*WHAT TO PRODUCE*: Go through the listing below and say how many lines include "Vietnam". Give the number by itself.

*RECORDS FOR THE EXERCISE*:
· · · · · · ·
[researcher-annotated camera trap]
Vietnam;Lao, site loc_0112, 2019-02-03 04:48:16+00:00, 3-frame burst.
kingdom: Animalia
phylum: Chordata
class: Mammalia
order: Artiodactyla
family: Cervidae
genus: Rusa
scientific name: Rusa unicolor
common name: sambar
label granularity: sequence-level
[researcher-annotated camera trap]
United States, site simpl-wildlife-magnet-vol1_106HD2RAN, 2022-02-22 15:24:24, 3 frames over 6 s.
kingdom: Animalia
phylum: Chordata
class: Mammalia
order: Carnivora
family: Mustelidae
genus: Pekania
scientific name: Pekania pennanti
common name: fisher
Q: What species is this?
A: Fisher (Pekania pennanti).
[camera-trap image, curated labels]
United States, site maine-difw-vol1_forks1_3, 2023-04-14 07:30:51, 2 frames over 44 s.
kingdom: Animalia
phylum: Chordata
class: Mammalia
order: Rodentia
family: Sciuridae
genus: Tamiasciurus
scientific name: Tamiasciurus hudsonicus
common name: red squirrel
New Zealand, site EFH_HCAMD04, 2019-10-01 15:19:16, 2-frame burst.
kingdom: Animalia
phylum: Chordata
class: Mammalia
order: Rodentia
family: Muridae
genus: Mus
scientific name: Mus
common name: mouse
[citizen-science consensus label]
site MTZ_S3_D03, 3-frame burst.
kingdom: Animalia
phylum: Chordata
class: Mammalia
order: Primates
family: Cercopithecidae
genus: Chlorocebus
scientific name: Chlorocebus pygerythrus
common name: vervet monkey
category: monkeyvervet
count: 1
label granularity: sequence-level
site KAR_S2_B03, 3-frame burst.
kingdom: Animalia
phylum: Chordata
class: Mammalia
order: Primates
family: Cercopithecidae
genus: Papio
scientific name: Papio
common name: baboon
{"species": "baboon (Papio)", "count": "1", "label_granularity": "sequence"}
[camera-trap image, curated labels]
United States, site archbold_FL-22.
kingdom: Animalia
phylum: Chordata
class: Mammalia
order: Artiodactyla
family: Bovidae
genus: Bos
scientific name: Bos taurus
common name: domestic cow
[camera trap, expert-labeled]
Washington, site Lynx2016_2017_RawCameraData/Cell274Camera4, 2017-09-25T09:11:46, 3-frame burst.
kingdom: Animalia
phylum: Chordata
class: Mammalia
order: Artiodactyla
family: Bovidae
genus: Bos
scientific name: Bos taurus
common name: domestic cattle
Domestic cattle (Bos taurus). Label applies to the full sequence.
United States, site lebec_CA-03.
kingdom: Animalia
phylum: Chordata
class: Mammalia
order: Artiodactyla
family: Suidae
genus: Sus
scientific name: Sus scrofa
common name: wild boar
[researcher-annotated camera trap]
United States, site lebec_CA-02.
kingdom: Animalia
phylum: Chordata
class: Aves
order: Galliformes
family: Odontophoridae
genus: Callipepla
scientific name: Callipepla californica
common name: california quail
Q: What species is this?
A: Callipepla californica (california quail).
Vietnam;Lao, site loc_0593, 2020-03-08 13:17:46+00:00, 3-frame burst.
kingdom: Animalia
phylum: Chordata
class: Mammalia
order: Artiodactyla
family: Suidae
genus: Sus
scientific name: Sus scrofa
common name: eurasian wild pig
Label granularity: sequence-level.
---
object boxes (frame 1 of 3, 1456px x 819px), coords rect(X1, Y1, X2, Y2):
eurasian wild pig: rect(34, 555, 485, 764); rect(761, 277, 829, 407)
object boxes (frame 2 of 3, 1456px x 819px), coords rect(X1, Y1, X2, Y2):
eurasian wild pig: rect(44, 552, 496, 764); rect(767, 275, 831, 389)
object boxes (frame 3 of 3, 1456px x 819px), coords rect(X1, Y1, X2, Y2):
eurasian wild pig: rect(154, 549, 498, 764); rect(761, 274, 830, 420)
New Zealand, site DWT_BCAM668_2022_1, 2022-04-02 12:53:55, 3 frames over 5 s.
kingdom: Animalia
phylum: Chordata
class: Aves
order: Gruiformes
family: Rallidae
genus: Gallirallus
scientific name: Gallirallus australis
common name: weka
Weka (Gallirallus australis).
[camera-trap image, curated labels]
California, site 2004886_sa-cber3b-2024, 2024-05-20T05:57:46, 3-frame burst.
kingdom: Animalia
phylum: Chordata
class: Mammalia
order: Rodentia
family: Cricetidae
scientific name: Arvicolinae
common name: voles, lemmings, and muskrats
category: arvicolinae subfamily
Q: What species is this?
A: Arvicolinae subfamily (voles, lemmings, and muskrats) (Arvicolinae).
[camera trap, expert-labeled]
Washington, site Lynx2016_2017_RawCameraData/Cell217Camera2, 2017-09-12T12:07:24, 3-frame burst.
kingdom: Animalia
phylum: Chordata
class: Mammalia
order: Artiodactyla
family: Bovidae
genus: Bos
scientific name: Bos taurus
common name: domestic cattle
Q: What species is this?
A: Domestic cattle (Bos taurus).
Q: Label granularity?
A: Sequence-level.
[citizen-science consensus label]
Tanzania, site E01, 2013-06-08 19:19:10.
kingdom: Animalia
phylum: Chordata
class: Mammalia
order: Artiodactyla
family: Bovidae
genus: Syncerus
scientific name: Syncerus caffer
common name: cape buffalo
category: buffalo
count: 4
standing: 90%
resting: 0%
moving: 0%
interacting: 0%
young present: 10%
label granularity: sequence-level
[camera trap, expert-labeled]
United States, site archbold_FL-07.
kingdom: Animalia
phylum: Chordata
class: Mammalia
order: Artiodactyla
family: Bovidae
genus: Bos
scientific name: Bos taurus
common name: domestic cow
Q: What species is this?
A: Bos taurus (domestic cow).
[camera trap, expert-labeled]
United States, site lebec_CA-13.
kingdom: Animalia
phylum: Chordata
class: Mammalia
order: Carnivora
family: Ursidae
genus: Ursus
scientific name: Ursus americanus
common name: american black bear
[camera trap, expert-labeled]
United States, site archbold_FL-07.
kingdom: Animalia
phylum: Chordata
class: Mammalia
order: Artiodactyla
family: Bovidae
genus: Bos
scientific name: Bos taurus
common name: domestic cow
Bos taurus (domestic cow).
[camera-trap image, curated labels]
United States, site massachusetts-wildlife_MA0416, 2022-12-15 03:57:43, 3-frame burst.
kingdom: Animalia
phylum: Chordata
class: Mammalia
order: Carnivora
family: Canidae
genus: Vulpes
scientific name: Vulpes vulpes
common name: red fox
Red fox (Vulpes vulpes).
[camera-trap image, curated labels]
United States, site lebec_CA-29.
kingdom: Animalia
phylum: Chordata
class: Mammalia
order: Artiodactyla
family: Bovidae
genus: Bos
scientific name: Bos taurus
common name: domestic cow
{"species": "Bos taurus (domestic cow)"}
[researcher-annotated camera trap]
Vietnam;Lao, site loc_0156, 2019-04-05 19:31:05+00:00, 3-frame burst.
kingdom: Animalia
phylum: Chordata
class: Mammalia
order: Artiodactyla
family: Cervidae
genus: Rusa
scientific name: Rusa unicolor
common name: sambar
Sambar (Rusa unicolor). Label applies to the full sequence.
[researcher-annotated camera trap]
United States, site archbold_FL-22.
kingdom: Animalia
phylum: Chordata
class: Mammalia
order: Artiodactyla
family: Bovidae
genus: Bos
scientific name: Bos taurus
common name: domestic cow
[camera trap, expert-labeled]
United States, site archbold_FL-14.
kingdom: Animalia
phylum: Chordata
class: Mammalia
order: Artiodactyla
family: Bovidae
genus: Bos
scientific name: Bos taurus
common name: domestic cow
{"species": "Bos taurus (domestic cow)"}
· · · · · · ·
*TASK RESULT*: 3